Due parole su quel che ho letto lo scorso weekend, spaparanzato sulla sdraio al sole. Dura la vita. Vediamo se avrò voglia di farne una rubrica regolare, ché qui si pisola troppo.
Di bello:
– Valentina Melaverde v.4, di Grazia Nidasio: Valentina Melaverde è meraviglioso. Le piccole grandi avventure di una tredicenne in una città negli anni ’70. Un fumetto splendidamente anni ’70, con lo spirito del tempo ma ancora moderno. E poi è proprio divertente e ben disegnato.
– L’appartement v.1, di Kung Full: un horror coreano che mi son procurato nell’edizione francese, dopo che in Italia la serie è stata iniziata e subito abbandonata. Un disoccupato scopre che ogni giorno, alle 21.56, in alcuni appartamenti si spegne la luce. Indaga la cosa e scoprirà questioni inquietanti. E poi cambia il punto di vista… Fa un sacco di paura ed è costruito davvero in modo entusiasmante. Non vedo l’ora di finirlo.
– Ralph Azam v.1-3 di Lewis Trondheim: il nuovo fantasy di Trondheim, dopo che ha, ahimé, abbandonato il Donjon, ne riprende lo spirito di follia, invenzioni e un po’ di sadismo nei confronti dei suoi personaggi. Si legge che è un piacere.
Di brutto:
– Deadpool v.1 di David Lapham e Kyle Baker: io i supereroi non li reggo più in nessuna forma, neppure in quelle revisioniste / sopra le righe/ postmoderne. Ho provato a concedere un’eccezione per questo per uno scrittore che mi piace con uno dei miei disegnatori preferiti, ma no.

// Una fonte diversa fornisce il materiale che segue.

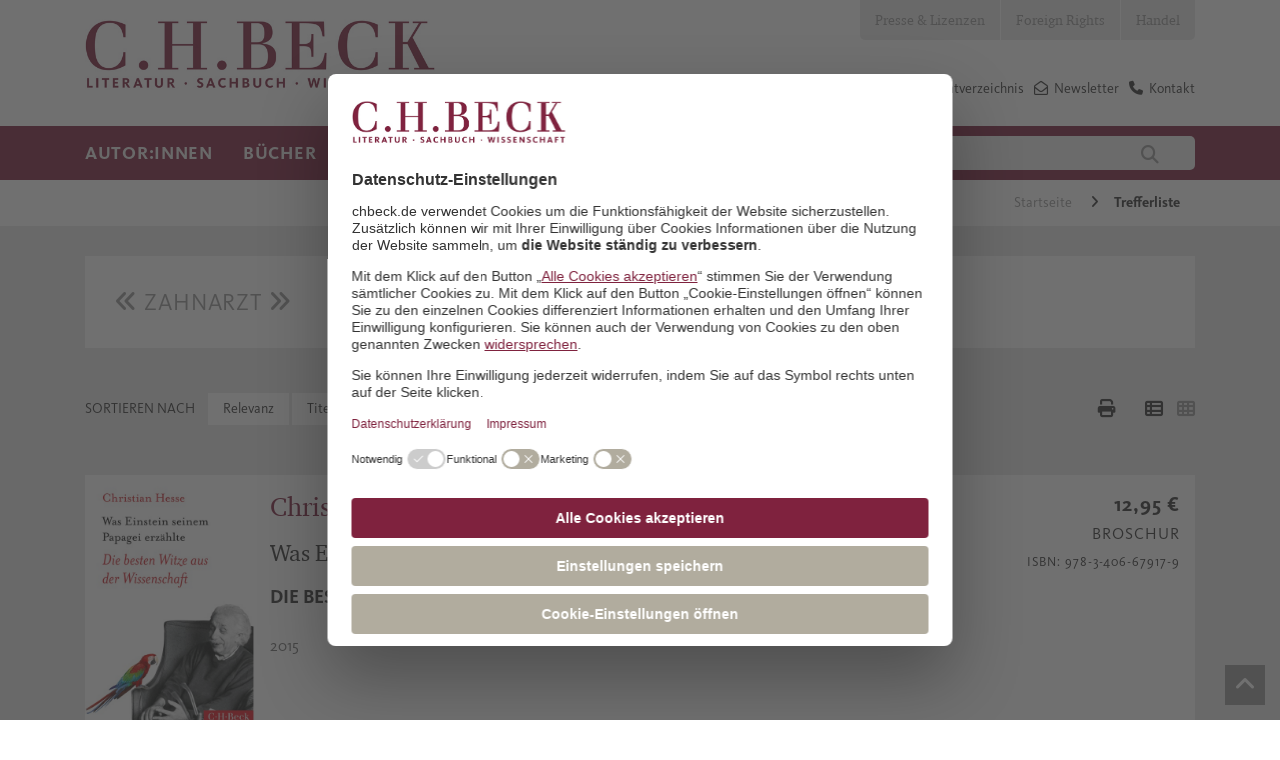

--- FILE ---
content_type: text/css
request_url: https://www.chbeck.de/css/chbeck/fonts.css
body_size: 993
content:
@font-face {
    font-family: "ITC Charter Regular";
    src: url('../../fonts/layout/charo___.ttf') format("truetype");
}

@font-face {
    font-family: "ITC Charter Italic";
    src: url('../../fonts/layout/charoi__.ttf') format("truetype");
}

@font-face {
    font-family: "KievitPro Regular";
    src: url('../../fonts/layout/kievitpro-regular.otf') format("opentype");
}

@font-face {
    font-family: "KievitPro Bold";
    src: url('../../fonts/layout/kievitpro-bold.otf') format("opentype");
}

@font-face {
    font-family: "Charter ITC";
    src: url('../../fonts/layout/lt_70607.ttf') format("opentype");
}

@font-face {
    font-family: "Charter ITC Bold";
    src: url('../../fonts/layout/lt_70598.ttf') format("opentype");
}
body, 
.p2, 
.p3, 
#beckCarousel .btn-primary, 
.detailText a.morelink, 
.carousel-caption .btn, 
.carousel-caption .btn-primary
{
    font-family:"KievitPro Regular", sans-serif;
}
h1, .h1, 
h2, .h2, 
.p1, 
.p4, 
#beckCarousel .carousel-caption, 
.literatureThumbCarousel .carousel-indicators li, 
.literatureThumbCarouselWrapper .nav-tabs>li, 
.categories .itemMulti p.label_motto, 
.footerColumn ul li a
{
    font-family:"ITC Charter Regular", serif;
}
.p1_i, 
.recomContent .p1.p1_i
{
    font-family:"Charter ITC";
}
.p1_ib,
.recomContent .p1.p1_ib
{
    font-family:"Charter ITC Bold";
}
/*#mainContent,
#mainContent .umb-grid,
.umb-grid .beckTopicsPage.panel {
    font-size: 16px;
}*/


h1, .h1 
{
    font-size:48px;
    line-height:57px;
}
h2, .h2 
{
    font-size:27px;
    line-height:32px;
}
h3, .h3 
{
    font-family:"ITC Charter Regular", serif;
    font-size:23px;
    line-height:32px;
}
h4, .h4, 
.mainNavigation .mainSubnavWrapper .navHeadline, 
.footerColumn .navHeadline
{
    font-family:"KievitPro Bold";
    /*font-size:18pt;*/
    font-size:18px;
    letter-spacing:0.04em;
    text-transform:uppercase;
}
.authorItem .link a.h4, 
.resultItem .link a.h4, 
.authorItem .link a.h4:hover, 
.resultItem .link a.h4:hover, 
.events.topLabel.results .h3, 
/*.carousel.textBanner .carousel-caption,*/ 
.carousel.textBanner .carousel-caption h2, 
.carousel.textBanner .carousel-caption .h2, 
/*.carousel.textBanner .carousel-caption p,*/ 
/*791*/
.categoryMenu ul li a
{
    font-family: "KievitPro Regular", sans-serif;
    text-decoration:none;
    letter-spacing:0.04em;
    text-transform:uppercase;
}
.categoryMenu ul li ul li a 
{
    text-transform:none;
}
.footerColumn .navHeadline i
{
    /*color:blue !important;*/
}
.p1 
{
    font-size:20px;
    line-height:28px;
}
.p2, 
.p3
{
    font-size:18px;
    line-height:30px;
}
.p4, 
.mainSubnavWrapper i, 
.footerColumn .navHeadline i, 
.contentSection.tabSection ul li
{
    /*font-size:18pt;
    line-height:28pt;*/
    font-size:16px;
    line-height:26px;
}
#Slogan p
{
    font-size:18px;
    line-height:18px;
    text-align:center;
}

#topNav ul li a 
{
    font-size:14px;
    line-height:40px;
}
.literatureThumbCarousel .carousel-indicators li, 
.literatureThumbCarouselWrapper .nav-tabs>li
{
    font-size:20px;
    line-height:30px;
}
.footerColumn ul li a, 
.footerColumn .navHeadline i.fa 
{
    font-size:14px;
}
.footerColumn ul li a 
{
    line-height:28px;
}
.mainSubnavWrapper i 
{
    font-weight:bold;
}
#bottomLine 
{
    font-size:16px;
}
.contentSlider_t1 .author, 
#bottomLine .citation, 
#bottomLine .title, 
.categories .itemMulti p.label_italic, 
.mainCarousel .quote
{
    font-family:"ITC Charter Italic";
}
#bottomLine .author, 
.carousel-caption .btn, 
.carousel-caption .btn-primary
{
    text-transform:uppercase;
}
#footerLabel, 
.beckLabel /*300517*/
{
    font-family:"ITC Charter Regular";
    font-size:34px;
    line-height:34px;
    text-transform:uppercase;
}
.btn, .btn-primary 
{
    font-size:16px;
    line-height:46px;
    letter-spacing:0.04em;
}
.newsletterSection .newsletterCtrls button, 
.landingPageSection .showMore .label 
{
	font-size: 16px;
}
#backToTop a 
{
    font-size:24px;
    line-height:46px;
}
#beckCarousel .glyphicon i.fa, 
.contentSlider_t1 .carousel-control,
.contentSlider_t2 .carousel-control, 
.contentSlider_t2 .resCarousel .leftLst, .contentSlider_t2 .resCarousel .rightLst
{
    font-size:40px;
}
.eventItem .author .name, 
.eventItem .details .category, 
.detPSection .interfaceEL span.type,
.detPSection .interfaceEL span.price, 
.detPSection .interfaceEL p.expand, /*230517*/
.accordeonWrapper .expand, /*300517*/
.accordeonItem p.p3, 
.p3.headline, 
.breadcrumbs li.active
/*.detPSection .notification*/ /*230517*/
{
    font-family:"KievitPro Bold";
}
/*791*/
.results.extended.wrapper .text 
{
    font-size:14px;
    line-height:22px;
}

@media (max-width: 1200px) 
{
    .imtTxtCaption *[class*="p"]
    {
        font-size: 16px;
        line-height: 22px;
    }
    .imtTxtCaption p[class*="h"] 
    {
        font-size: 18px;
        line-height: 24px;
    }
}
@media(min-width:992px) 
{
    /*791*/
    .categoryMenu ul li a,
    .categoryMenu ul li i.fa 
    {
        font-size:14px;
        line-height:30px;
    }
}
@media (min-width:768px) and (max-width:992px) 
{
    /*791*/
    .categoryMenu ul li a,
    .categoryMenu ul li i.fa 
    {
        font-size:15px;
        line-height:30px;
    }
}
@media (min-width:768px) 
{
    .literatureThumbCarouselWrapper .carousel-control, 
    .contentSlider_t1 .carousel-control, 
    .contentSlider_t1 .carousel-control i.fa, 
    .categories .resCarousel .leftLst i.fa, 
    .categories .resCarousel .rightLst i.fa
    {
        font-size:40px;
    }
    .carousel.textBanner .carousel-caption h2, 
    .carousel.textBanner .carousel-caption .h2 
    {
        font-size:27px;
        line-height:32px;
    }
    .carousel.textBanner .carousel-caption, 
    .carousel.textBanner .carousel-caption p
    {
        font-size:16px;
        line-height:26px;
    }
    .resultItem .productPrice /*791*/
    {
        font-size:14px;
    }
}
@media (max-width:768px) 
{
    .carousel.textBanner .carousel-caption h2, 
    .carousel.textBanner .carousel-caption .h2 
    {
        font-size:20px;
        line-height:26px;
    }
    .carousel.textBanner .carousel-caption, 
    .carousel.textBanner .carousel-caption p
    {
        font-size:14px;
        line-height:22px;
    }
    .resultItem .productPrice /*791*/
    {
        font-size:28px;
    }
    /*791*/
    .categoryMenu ul li a,
    .categoryMenu ul li i.fa 
    {
        font-size:18px;
        line-height:30px;
    }
}
@media (max-width:480px) 
{
    h1, .h1 
    {
        font-size:24px;
    }
    .resultItem .productPrice /*791*/
    {
        font-size:24px;
    }
    .categoryText 
    {
        font-size:16px;
        line-height:1.5em;
    }
}
/*791*/
@media (max-width: 320px) 
{
    .categoryMenu ul li 
    {
        width:100%;
    }
    .categoryMenu ul li a 
    {
        word-wrap:break-word;
    }
    .categoryMenu ul li, 
    .categoryMenu ul li a,
    .categoryMenu ul li i.fa 
    {
        display:inline-block;
    }
    .categoryMenu ul li a,
    .categoryMenu ul li i.fa 
    {
        float:left;
    }
}


Supereroi, no.
– Io sono Legione di John Cassaday e Fabrien Nury: horror, fantastoria e spionaggio sono ingredienti che se mescolati hanno del potenziale, ma in questo caso son stati sfruttati proprio male. Trama confusissima, con personaggi che appaiono agire a casaccio e Dracula tirato fuori dal cappello (ma no? quando inizia una storia in Romania, si sa che finisce sempre lì). Pffff, ho fatto proprio fatica a finirrlo…
– Darwin di Paola Barbato e Luigi Piccatto: a me le storie apocalittiche piacciono un sacco, ma questa mi ha fatto proprio rizzare i capelli per la sciatteria, la confusione, la povertà dei dialoghi, la banalità dei personaggi e delle situazioni. Salvo solo l’idea, da quel che so inedita, di una Parigi post-apopocalittica (con inevitabile visita a Tour Eiffel e Louvre!) e i disegni di Piccatto.